Render every line of the listing below as a JSON list of strings, with one string per line and blank lines omitted.

* START Material shown *

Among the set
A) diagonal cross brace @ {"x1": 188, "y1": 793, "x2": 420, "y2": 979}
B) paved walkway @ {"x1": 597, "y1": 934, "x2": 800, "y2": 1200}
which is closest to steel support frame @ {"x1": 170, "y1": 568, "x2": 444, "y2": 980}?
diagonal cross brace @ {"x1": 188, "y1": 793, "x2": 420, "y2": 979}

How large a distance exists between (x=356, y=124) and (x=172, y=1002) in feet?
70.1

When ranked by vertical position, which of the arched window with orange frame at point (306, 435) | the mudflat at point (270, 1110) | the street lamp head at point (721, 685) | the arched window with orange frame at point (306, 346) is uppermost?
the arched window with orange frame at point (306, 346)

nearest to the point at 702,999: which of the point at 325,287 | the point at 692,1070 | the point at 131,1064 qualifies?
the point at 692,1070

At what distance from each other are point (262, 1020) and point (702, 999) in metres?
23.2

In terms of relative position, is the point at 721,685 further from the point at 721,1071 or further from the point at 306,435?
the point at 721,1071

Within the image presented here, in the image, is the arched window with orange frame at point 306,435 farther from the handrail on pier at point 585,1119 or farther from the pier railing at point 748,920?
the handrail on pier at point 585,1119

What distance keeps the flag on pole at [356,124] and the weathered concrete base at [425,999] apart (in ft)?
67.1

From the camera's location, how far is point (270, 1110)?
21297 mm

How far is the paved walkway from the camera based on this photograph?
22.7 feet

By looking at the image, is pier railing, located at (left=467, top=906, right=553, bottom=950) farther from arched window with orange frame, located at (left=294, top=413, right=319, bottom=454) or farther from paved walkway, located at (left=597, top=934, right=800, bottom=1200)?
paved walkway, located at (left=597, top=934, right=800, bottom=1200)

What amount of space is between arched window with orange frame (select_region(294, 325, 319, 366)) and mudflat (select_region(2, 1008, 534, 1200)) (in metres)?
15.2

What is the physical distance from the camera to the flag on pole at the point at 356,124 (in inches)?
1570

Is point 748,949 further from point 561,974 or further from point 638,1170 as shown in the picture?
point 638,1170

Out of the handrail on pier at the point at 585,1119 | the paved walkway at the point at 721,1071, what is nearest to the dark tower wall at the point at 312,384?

* END Material shown *

Expected output:
[
  "Among the set",
  "A) diagonal cross brace @ {\"x1\": 188, \"y1\": 793, \"x2\": 420, \"y2\": 979}",
  "B) paved walkway @ {\"x1\": 597, \"y1\": 934, \"x2\": 800, \"y2\": 1200}",
  "which is closest to steel support frame @ {\"x1\": 170, \"y1\": 568, \"x2\": 444, \"y2\": 980}?",
  "diagonal cross brace @ {\"x1\": 188, \"y1\": 793, \"x2\": 420, \"y2\": 979}",
  "How large a distance exists between (x=356, y=124) and (x=172, y=1002) in feet?",
  "70.1",
  "When ranked by vertical position, which of the arched window with orange frame at point (306, 435) | the mudflat at point (270, 1110) | the street lamp head at point (721, 685) | the arched window with orange frame at point (306, 346) is uppermost?",
  "the arched window with orange frame at point (306, 346)",
  "nearest to the point at 702,999: which of the point at 325,287 | the point at 692,1070 | the point at 131,1064 qualifies?",
  "the point at 692,1070",
  "At what distance from each other are point (262, 1020) and point (702, 999) in metres?",
  "23.2",
  "In terms of relative position, is the point at 721,685 further from the point at 721,1071 or further from the point at 306,435?",
  "the point at 721,1071",
  "Within the image presented here, in the image, is the arched window with orange frame at point 306,435 farther from the handrail on pier at point 585,1119 or farther from the pier railing at point 748,920?",
  "the handrail on pier at point 585,1119",
  "What distance keeps the flag on pole at [356,124] and the weathered concrete base at [425,999] apart (in ft)?",
  "67.1",
  "From the camera's location, how far is point (270, 1110)?",
  "21297 mm",
  "How far is the paved walkway from the camera based on this photograph?",
  "22.7 feet",
  "By looking at the image, is pier railing, located at (left=467, top=906, right=553, bottom=950) farther from arched window with orange frame, located at (left=294, top=413, right=319, bottom=454) or farther from paved walkway, located at (left=597, top=934, right=800, bottom=1200)?",
  "paved walkway, located at (left=597, top=934, right=800, bottom=1200)",
  "What amount of space is between arched window with orange frame (select_region(294, 325, 319, 366)) and mudflat (select_region(2, 1008, 534, 1200)) (in metres)?",
  "15.2",
  "What is the physical distance from the camera to the flag on pole at the point at 356,124 (in inches)?",
  "1570",
  "Is point 748,949 further from point 561,974 or further from point 638,1170 as shown in the picture?",
  "point 638,1170",
  "Out of the handrail on pier at the point at 585,1119 | the paved walkway at the point at 721,1071, what is nearest to the dark tower wall at the point at 312,384?"
]